### GOAL OF THE EXERCISE
Quote the text on gender differences in Dutch primary school mathematics word for word, in full.

### QUOTED TEXT
Since 1987, the National Institute of Educational Measurement (Cito) investigates the 
mathematics achievements of Dutch primary school students on a national scale. This 
takes place with a five year interval. As well as making visible the developments in the 
yield of education, these so-called PPON studies, have served to emphasize gender 
differences in mathematics scores. It turns out that boys are systematically outperforming 
girls. See the PPON results reported by Wijnstra (1988), Bokhove et al. (1996) and 
Jansen et al. (1999). It is unclear how long these differences have existed. Research 
(Wijnstra, 1982) had already indicated in the early 1980s that girls were behind in 
mathematics in primary schools in the Netherlands. Internationally the situation is 
different. Although the findings of international research are not always unequivocal, on 
the whole the situation is that the further along one moves in education, the more the 
boys outperform the girls. In general, no differences are found in primary education, and 
if they are, they are usually to the advantage of girls (e.g., Hyde et al., 1990; Leder, 1992; 
Geary, 1994). In addition the latest development is that in several countries girls are 
starting to do better in secondary education as well (e.g., Shaw, 2002). However, this is 
not the case in the Netherlands. The atypicality of our results was proven yet again in 
TIMSS (Mullis et al., 1997). For example, significant gender differences in grade 4 were 
only found in the Netherlands, Japan and Korea.

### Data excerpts
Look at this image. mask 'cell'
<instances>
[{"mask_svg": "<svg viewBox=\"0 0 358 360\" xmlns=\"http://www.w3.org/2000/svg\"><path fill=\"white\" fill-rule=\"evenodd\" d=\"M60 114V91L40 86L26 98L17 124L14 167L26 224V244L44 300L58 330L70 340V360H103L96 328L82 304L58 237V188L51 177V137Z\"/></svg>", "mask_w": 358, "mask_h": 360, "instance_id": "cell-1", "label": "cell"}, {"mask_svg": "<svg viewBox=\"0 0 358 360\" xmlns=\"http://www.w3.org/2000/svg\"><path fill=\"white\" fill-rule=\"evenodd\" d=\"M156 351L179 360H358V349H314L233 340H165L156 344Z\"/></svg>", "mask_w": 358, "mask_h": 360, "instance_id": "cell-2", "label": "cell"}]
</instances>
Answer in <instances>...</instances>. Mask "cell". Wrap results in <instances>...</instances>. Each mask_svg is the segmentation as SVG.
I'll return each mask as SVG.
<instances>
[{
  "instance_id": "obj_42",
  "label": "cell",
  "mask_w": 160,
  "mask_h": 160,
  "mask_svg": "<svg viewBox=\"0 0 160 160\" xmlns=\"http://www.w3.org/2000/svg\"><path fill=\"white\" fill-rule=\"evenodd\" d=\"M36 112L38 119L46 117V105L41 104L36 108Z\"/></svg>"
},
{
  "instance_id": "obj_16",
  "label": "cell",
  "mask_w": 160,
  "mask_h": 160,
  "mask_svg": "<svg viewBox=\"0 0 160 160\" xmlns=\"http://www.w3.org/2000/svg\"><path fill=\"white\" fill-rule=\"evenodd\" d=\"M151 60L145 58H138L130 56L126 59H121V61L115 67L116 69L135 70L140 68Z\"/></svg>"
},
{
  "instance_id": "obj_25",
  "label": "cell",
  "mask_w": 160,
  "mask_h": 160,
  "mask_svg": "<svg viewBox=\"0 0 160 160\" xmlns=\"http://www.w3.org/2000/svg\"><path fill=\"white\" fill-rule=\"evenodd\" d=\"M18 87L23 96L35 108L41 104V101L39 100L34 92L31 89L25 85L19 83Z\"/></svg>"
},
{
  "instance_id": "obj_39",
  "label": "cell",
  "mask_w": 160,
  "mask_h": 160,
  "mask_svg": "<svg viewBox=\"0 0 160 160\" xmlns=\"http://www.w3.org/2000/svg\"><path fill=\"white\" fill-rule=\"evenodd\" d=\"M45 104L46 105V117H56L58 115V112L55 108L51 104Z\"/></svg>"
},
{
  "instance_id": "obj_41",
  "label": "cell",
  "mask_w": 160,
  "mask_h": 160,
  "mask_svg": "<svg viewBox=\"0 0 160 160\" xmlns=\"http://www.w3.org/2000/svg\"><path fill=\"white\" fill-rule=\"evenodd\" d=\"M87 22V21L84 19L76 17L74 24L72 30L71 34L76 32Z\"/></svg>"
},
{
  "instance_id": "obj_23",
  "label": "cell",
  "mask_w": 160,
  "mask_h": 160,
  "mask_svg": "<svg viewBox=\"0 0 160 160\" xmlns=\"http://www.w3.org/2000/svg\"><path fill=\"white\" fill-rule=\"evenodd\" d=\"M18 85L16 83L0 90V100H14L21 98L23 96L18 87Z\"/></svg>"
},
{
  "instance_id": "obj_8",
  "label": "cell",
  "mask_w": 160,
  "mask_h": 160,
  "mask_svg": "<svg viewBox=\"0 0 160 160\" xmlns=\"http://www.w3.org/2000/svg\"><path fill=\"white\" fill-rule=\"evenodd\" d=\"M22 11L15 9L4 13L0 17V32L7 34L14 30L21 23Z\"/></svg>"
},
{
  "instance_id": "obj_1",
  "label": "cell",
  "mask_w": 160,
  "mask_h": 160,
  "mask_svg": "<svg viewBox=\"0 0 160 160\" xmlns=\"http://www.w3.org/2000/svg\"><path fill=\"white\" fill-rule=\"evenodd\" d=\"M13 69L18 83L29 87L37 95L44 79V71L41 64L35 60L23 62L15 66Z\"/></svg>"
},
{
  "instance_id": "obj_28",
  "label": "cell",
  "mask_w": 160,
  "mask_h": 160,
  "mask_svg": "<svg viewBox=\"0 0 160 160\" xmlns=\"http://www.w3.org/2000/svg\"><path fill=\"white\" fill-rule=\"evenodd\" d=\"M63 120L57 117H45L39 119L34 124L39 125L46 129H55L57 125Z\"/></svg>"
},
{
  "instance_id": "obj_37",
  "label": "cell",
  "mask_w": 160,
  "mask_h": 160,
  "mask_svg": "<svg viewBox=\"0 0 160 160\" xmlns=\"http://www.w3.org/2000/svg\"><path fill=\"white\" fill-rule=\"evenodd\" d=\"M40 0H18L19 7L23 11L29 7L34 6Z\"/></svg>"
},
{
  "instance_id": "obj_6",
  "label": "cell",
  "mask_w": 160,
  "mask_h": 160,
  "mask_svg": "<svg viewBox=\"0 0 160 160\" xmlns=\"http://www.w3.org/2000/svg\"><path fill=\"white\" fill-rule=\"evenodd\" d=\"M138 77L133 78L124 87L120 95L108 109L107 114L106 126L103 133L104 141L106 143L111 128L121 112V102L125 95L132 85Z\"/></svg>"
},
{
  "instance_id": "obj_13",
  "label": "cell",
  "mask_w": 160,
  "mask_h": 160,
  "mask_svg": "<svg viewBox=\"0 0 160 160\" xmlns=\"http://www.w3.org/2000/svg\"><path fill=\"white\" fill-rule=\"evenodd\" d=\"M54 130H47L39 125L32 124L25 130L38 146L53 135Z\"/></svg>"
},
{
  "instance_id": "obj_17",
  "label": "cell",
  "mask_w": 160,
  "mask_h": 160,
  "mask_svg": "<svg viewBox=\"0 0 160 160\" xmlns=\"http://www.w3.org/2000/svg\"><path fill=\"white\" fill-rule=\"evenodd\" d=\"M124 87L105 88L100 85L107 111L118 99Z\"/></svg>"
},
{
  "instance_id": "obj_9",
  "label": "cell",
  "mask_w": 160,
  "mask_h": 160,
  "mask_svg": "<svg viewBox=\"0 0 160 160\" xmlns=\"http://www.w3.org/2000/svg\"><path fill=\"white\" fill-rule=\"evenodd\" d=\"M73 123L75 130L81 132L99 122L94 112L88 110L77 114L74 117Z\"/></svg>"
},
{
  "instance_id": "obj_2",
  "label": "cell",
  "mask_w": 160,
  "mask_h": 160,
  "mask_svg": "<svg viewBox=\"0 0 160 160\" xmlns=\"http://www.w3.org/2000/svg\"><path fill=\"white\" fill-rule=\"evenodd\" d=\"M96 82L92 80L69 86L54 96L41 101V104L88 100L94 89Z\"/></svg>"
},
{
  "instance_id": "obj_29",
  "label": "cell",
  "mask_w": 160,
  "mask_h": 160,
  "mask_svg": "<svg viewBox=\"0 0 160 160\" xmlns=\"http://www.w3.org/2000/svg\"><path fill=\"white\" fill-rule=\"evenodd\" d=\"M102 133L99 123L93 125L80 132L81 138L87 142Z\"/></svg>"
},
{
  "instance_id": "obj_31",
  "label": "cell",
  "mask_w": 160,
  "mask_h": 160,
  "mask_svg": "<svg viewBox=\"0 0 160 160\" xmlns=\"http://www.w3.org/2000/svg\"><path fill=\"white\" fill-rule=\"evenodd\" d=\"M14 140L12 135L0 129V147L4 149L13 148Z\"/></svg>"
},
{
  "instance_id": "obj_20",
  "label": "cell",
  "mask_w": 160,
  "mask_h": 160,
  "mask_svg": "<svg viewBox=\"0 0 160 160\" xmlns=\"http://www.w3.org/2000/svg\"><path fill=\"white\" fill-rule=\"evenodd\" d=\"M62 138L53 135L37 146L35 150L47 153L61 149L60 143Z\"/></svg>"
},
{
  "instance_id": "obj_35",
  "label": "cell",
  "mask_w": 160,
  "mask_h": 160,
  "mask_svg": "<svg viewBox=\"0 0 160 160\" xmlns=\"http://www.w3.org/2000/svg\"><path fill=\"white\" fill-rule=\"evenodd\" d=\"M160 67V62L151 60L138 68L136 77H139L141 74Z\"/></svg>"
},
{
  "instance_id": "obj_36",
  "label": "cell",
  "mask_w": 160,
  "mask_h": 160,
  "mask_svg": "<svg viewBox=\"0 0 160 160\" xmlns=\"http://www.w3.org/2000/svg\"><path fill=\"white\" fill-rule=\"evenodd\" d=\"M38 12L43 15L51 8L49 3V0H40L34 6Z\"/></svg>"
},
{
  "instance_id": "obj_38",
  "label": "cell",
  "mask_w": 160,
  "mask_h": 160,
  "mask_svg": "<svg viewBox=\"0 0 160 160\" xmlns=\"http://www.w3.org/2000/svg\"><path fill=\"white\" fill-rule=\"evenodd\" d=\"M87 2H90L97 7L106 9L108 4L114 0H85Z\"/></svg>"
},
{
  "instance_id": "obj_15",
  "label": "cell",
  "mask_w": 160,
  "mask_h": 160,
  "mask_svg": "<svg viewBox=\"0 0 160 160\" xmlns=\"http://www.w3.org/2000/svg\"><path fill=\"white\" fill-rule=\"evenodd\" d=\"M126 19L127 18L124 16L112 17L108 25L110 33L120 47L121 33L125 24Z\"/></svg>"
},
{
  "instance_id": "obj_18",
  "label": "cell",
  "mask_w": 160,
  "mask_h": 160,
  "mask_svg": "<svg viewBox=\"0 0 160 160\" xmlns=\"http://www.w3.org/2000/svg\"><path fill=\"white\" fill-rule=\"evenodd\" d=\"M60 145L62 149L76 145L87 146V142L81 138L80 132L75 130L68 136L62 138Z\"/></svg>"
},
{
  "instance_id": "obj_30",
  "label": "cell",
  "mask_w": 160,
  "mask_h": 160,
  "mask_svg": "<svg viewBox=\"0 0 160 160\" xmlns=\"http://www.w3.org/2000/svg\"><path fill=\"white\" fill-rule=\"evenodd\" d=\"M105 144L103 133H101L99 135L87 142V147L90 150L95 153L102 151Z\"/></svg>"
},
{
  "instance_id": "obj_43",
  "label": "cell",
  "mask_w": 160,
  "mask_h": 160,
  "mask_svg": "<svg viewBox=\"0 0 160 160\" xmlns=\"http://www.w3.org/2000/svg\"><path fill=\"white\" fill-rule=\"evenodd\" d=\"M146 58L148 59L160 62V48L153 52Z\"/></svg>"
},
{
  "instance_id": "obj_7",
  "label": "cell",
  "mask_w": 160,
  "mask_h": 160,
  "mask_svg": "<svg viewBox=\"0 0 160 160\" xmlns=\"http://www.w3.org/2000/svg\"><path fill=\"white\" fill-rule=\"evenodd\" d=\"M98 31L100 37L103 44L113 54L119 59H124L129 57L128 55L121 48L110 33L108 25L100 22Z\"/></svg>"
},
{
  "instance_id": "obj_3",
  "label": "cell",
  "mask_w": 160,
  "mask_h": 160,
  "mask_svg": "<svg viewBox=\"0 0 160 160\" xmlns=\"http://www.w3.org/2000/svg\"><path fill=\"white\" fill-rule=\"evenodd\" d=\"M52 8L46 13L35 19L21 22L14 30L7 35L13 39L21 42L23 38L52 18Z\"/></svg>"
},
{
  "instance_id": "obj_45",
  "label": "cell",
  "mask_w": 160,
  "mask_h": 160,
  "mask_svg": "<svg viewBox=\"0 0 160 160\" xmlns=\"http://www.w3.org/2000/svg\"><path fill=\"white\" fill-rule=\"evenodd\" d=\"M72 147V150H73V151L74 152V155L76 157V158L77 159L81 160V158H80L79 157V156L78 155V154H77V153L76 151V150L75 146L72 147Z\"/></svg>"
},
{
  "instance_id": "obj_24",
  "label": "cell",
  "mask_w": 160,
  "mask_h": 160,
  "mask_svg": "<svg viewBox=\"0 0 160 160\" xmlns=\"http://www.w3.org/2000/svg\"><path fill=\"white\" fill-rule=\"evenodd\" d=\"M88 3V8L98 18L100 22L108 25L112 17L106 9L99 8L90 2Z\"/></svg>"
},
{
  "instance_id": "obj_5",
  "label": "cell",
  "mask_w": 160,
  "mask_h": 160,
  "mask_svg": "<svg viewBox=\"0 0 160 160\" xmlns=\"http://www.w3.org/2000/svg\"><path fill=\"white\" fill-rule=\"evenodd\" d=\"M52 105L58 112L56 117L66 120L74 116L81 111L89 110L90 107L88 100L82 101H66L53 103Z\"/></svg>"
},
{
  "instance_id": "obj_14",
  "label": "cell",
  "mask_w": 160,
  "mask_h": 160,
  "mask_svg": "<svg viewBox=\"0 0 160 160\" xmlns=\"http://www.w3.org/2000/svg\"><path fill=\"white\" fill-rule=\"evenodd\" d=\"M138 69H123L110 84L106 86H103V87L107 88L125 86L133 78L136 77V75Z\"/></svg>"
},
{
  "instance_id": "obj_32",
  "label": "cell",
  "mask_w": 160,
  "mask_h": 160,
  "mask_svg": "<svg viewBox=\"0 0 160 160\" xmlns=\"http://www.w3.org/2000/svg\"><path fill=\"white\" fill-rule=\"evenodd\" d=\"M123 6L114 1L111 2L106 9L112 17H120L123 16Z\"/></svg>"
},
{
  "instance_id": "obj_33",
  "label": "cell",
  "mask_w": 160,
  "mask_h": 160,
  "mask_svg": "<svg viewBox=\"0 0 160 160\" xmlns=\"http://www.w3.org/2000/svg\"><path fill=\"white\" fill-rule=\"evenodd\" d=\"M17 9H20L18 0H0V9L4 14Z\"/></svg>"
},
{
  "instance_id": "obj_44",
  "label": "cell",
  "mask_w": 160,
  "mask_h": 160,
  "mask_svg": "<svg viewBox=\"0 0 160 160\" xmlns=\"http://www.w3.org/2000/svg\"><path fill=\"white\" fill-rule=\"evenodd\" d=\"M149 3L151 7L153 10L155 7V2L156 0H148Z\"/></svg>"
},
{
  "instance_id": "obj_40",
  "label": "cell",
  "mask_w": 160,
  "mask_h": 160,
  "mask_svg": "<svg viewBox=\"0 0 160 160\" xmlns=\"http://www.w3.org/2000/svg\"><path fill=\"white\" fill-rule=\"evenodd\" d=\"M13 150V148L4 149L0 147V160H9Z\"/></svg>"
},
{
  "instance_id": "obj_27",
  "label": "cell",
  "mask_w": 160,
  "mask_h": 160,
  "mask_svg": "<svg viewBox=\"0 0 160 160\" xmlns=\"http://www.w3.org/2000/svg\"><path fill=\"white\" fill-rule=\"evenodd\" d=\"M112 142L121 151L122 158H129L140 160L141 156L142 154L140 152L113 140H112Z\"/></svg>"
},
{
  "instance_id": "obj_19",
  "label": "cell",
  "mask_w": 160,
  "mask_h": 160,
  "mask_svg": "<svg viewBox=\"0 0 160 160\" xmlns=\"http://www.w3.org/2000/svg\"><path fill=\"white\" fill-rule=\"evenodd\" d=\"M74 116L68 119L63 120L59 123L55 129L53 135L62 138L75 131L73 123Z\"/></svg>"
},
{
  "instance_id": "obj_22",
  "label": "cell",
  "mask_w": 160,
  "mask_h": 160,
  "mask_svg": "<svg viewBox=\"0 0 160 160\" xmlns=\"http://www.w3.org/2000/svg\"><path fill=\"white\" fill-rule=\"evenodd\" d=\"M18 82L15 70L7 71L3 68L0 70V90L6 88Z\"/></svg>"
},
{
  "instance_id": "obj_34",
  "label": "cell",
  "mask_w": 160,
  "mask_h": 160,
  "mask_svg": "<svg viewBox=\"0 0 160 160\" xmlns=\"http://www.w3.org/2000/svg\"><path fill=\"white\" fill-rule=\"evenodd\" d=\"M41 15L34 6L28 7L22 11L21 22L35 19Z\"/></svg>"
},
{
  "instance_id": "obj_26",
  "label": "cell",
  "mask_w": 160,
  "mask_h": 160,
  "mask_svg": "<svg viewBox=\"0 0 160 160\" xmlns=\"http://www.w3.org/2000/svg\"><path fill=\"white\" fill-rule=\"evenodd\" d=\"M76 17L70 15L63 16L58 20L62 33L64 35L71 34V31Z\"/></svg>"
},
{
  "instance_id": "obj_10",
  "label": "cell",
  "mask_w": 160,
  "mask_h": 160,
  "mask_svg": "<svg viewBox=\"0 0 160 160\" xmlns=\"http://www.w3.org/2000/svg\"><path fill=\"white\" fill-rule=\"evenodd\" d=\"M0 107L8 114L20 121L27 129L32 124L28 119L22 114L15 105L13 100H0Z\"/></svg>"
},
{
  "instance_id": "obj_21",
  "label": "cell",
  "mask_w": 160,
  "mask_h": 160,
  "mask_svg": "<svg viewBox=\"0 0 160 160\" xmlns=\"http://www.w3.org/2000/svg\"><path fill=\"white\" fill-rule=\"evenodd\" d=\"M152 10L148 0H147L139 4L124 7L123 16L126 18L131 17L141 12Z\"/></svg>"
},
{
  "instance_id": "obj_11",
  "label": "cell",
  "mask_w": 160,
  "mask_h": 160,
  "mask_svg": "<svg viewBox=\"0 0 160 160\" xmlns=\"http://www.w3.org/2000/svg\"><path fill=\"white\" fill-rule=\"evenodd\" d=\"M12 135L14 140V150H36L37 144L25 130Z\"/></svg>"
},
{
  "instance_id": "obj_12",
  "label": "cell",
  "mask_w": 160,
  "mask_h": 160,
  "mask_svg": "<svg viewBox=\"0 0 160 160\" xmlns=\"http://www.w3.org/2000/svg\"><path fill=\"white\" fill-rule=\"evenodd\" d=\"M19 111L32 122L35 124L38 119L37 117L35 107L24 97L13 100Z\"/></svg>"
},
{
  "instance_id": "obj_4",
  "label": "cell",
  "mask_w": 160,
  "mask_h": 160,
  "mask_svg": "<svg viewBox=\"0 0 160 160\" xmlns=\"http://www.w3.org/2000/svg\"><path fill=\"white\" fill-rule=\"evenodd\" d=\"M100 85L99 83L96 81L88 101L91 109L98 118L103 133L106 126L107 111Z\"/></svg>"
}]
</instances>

### SOLUTION TO THE EXERCISE
Since 1987, the National Institute of Educational Measurement (Cito) investigates the 
mathematics achievements of Dutch primary school students on a national scale. This 
takes place with a five year interval. As well as making visible the developments in the 
yield of education, these so-called PPON studies, have served to emphasize gender 
differences in mathematics scores. It turns out that boys are systematically outperforming 
girls. See the PPON results reported by Wijnstra (1988), Bokhove et al. (1996) and 
Jansen et al. (1999). It is unclear how long these differences have existed. Research 
(Wijnstra, 1982) had already indicated in the early 1980s that girls were behind in 
mathematics in primary schools in the Netherlands. Internationally the situation is 
different. Although the findings of international research are not always unequivocal, on 
the whole the situation is that the further along one moves in education, the more the 
boys outperform the girls. In general, no differences are found in primary education, and 
if they are, they are usually to the advantage of girls (e.g., Hyde et al., 1990; Leder, 1992; 
Geary, 1994). In addition the latest development is that in several countries girls are 
starting to do better in secondary education as well (e.g., Shaw, 2002). However, this is 
not the case in the Netherlands. The atypicality of our results was proven yet again in 
TIMSS (Mullis et al., 1997). For example, significant gender differences in grade 4 were 
only found in the Netherlands, Japan and Korea.